An AI-powered animation sprite generation studio
Turn a one-line character description into a base character, then auto-generate 100+ motion animations (walk, run, attack, magic, …) and complete 8-direction sprite sets — exported in formats your game engine can import directly.
English · 한국어
A power-up animation generated end-to-end by the actual pipeline (gemini-3-pro-image).
Plenty of tools draw a pretty picture. Game developers need something else: a 6-frame walk must be exactly 6 frames, every frame must read as the same character, the background must be fully alpha-transparent, and the character's anchor must not jitter between frames — all in a format an engine can import as-is.
AI models are bad at these constraints. Frame counts come out wrong, poses bleed into each other, hair color drifts mid-strip (identity drift), and the chroma-key background spills onto the character's silhouette.
PerfectPixel's core idea: let the AI render, but enforce quality, consistency, and precision with a deterministic post-processing pipeline. Even when the AI's output is non-deterministic, the result converges to a consistent quality bar.
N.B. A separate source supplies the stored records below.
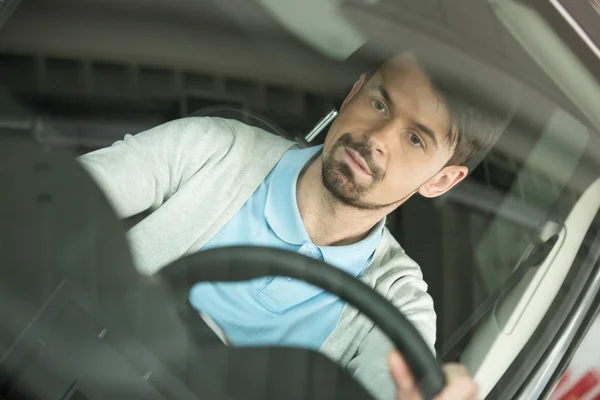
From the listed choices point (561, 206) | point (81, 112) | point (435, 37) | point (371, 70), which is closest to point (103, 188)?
point (81, 112)

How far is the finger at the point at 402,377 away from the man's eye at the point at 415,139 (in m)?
0.29

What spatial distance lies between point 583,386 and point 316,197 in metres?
0.57

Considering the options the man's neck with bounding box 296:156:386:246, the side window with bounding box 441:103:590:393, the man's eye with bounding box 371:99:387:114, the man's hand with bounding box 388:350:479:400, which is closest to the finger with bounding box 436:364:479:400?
the man's hand with bounding box 388:350:479:400

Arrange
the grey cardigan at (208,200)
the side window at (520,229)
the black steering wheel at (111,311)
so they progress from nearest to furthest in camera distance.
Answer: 1. the black steering wheel at (111,311)
2. the grey cardigan at (208,200)
3. the side window at (520,229)

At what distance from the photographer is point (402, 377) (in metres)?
0.90

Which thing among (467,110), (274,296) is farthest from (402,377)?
(467,110)

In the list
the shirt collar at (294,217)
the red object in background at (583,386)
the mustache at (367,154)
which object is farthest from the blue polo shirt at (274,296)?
the red object in background at (583,386)

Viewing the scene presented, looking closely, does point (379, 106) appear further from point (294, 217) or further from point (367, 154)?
point (294, 217)

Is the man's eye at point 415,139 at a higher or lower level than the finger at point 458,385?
higher

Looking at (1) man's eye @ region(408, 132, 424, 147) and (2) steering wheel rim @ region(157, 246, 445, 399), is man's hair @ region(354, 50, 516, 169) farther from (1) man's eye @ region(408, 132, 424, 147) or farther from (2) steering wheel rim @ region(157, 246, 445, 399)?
(2) steering wheel rim @ region(157, 246, 445, 399)

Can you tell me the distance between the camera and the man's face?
3.21 feet

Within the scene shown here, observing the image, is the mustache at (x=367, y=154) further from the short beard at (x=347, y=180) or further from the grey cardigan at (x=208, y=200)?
the grey cardigan at (x=208, y=200)

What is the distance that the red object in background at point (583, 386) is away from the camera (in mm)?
1163

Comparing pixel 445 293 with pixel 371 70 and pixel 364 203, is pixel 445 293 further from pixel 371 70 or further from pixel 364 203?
pixel 371 70
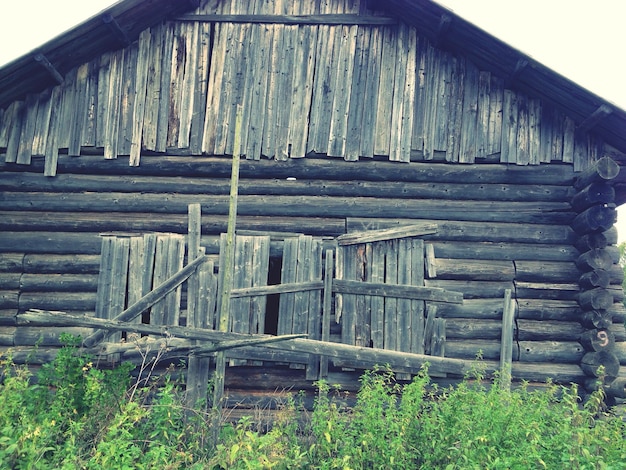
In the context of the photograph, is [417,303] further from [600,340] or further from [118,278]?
[118,278]

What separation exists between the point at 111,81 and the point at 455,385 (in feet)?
23.2

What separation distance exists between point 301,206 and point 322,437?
3.47m

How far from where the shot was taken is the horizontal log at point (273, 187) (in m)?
7.76

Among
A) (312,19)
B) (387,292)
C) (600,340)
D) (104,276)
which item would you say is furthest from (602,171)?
(104,276)

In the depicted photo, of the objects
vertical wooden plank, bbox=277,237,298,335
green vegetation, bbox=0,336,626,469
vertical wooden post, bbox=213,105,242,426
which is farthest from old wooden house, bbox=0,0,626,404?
green vegetation, bbox=0,336,626,469

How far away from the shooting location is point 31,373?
23.8 feet

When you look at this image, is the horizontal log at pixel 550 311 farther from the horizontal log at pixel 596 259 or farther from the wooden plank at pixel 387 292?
the wooden plank at pixel 387 292

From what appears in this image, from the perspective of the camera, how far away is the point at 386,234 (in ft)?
24.8

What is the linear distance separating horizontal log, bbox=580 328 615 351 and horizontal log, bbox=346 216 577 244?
4.57ft

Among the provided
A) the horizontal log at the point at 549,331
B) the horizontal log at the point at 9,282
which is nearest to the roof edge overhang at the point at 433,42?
the horizontal log at the point at 9,282

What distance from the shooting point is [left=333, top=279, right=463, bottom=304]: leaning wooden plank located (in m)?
7.35

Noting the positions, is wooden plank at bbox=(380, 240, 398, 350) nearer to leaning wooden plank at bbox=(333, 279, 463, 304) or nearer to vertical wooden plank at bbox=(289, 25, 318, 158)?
leaning wooden plank at bbox=(333, 279, 463, 304)

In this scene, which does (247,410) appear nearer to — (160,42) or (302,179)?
(302,179)

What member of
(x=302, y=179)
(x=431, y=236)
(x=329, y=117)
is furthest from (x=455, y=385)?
(x=329, y=117)
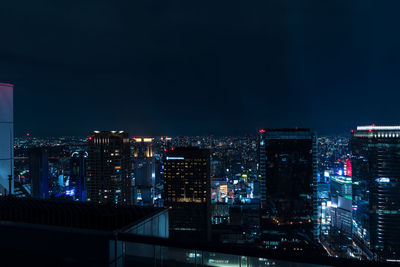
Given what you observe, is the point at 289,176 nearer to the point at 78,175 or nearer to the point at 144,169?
the point at 144,169

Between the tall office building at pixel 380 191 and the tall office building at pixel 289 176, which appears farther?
the tall office building at pixel 289 176

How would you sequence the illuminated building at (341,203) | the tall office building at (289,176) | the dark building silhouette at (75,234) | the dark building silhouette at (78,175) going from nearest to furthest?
1. the dark building silhouette at (75,234)
2. the tall office building at (289,176)
3. the dark building silhouette at (78,175)
4. the illuminated building at (341,203)

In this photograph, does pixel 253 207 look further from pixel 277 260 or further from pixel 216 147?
pixel 277 260

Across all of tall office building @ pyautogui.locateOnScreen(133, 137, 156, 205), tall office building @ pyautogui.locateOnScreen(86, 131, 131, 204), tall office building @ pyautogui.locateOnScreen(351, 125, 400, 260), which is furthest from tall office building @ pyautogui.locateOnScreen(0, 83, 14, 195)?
tall office building @ pyautogui.locateOnScreen(133, 137, 156, 205)

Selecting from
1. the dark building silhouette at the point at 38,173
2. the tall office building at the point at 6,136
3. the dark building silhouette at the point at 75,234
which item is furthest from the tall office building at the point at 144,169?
the dark building silhouette at the point at 75,234

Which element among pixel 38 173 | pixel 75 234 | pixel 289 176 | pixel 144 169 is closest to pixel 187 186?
pixel 289 176

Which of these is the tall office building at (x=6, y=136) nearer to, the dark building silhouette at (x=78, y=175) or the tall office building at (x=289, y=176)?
the tall office building at (x=289, y=176)
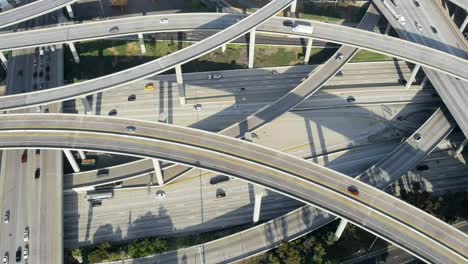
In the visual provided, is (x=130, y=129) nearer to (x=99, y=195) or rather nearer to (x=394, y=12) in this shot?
(x=99, y=195)

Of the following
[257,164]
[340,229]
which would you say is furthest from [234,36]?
[340,229]

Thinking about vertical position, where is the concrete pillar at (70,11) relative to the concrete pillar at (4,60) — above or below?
above

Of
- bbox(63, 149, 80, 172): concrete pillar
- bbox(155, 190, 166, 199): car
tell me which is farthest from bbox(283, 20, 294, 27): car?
bbox(63, 149, 80, 172): concrete pillar

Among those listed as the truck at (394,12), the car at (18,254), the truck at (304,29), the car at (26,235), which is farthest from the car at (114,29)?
the truck at (394,12)

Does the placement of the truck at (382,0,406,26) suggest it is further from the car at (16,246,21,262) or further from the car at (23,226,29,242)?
the car at (16,246,21,262)

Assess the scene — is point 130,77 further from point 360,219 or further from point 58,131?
point 360,219

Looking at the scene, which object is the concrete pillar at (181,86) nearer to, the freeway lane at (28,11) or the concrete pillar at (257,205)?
the concrete pillar at (257,205)

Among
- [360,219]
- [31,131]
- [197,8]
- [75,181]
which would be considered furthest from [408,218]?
[197,8]
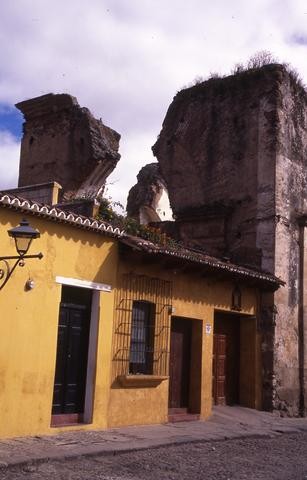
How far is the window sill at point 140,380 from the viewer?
11.8m

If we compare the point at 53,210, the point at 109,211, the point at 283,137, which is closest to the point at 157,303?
the point at 109,211

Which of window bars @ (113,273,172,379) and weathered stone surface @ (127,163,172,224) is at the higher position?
weathered stone surface @ (127,163,172,224)

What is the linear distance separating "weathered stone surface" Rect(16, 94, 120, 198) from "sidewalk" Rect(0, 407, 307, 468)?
23.3 ft

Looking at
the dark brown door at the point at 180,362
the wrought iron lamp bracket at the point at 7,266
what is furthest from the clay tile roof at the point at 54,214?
the dark brown door at the point at 180,362

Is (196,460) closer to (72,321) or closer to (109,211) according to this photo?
(72,321)

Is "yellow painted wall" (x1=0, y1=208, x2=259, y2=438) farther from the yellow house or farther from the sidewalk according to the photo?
the sidewalk

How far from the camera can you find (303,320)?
671 inches

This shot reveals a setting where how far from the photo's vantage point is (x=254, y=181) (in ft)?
55.9

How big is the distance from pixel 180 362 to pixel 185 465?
5331 mm

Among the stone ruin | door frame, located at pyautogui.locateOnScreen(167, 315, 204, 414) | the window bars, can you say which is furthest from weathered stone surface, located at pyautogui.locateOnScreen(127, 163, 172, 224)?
the window bars

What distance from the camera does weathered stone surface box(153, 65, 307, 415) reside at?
1636 cm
That is the engineering moat — see the before/after comparisons below, all produced by the real pipeline code on real AI output.
- Text → character: describe a character, pick a style (pixel art, chibi, cartoon …), and generate a base character with the background auto-removed.
- 100+ motion presets: a categorized keyword catalog — walk, run, jump, attack, magic, emotes, and more.
- 8-direction sets: 5 directions are generated by AI and the 3 mirror directions are derived by horizontal mirroring, for a consistent set at 37.5% lower generation cost.
- Self-correcting quality loop: generate → matte → extract → inspect → corrective regenerate, up to 3 passes, converging frame count and motion quality.
- Real pixelization: shared-palette quantization + pixel-grid snapping for authentic dot art.
- Engine-friendly export: sprite sheet +
manifest.json+ Aseprite-compatible JSON + per-state GIF/APNG + individual frame PNGs, all in one pass. - Multi-provider: choose Gemini, OpenRouter, fal.ai, or BytePlus as the backend.
- Sessions & gallery: work state is persisted to disk and results are auto-archived.
Generating one state (animation) runs this pipeline in the Go backend:
description + style + motion preset
│
▼
build prompt ──► AI image generation (horizontal filmstrip)
│
▼
background detect & matte ──► frame extraction (cell segmentation)
│
▼
inspect (frame count / identity drift / motion presence)
│
├─ pass ─────────────► pixel quantization ──► done
│
└─ fail ─► corrective retry hint ──► regenerate (up to 3×)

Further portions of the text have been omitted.